(Special NYC Edition)
10.) You are observed walking around on Bleeker Street with your jeans rolled up, not because that's the trend, but because you forgot to unroll them after slipping off your skirt.
9.) You exit the Starbucks bathroom in a different outfit than the one in which you entered.
8.) You have a lawsuit pending against whoever invented the zip-off, multi-length skirt because they stole your idea.
7.) You are a big fan of the long down winter coat, Hot Topic floor-length black goth skirt, tank + button-down shirt combo, sarong in the summer, and forced speech impediments (meant to conceal the ubiquitous tongue ring).
6.) You keep an emergency denim skirt in the glove compartment.
5.) Neighbors note your parents have suddenly become a lot more lenient with your dress code…then realize it's July and they've relocated to the Catskills.
4.) While acknowledging they are a monopolistic rip-off, you nevertheless own a variety of $25 Linda Leal shells for temporary use beneath plunging necklines.
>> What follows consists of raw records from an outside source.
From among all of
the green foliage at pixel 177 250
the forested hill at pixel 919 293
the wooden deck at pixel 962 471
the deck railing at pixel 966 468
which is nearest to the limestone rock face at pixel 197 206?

3.) Driving, talking on your cell phone and listening to 92.3 (before it sucked) while simultaneously slipping on a pair of jeans and wriggling out of a skirt, all without stepping on the brake poses no particular problem for you.
2.) You are on very intimate terms with the vestibule, foyer, coat closet, etc. of your house.
1.) After you move out and can finally wear whatever you want, you realize your legs look better in skirts, anyway.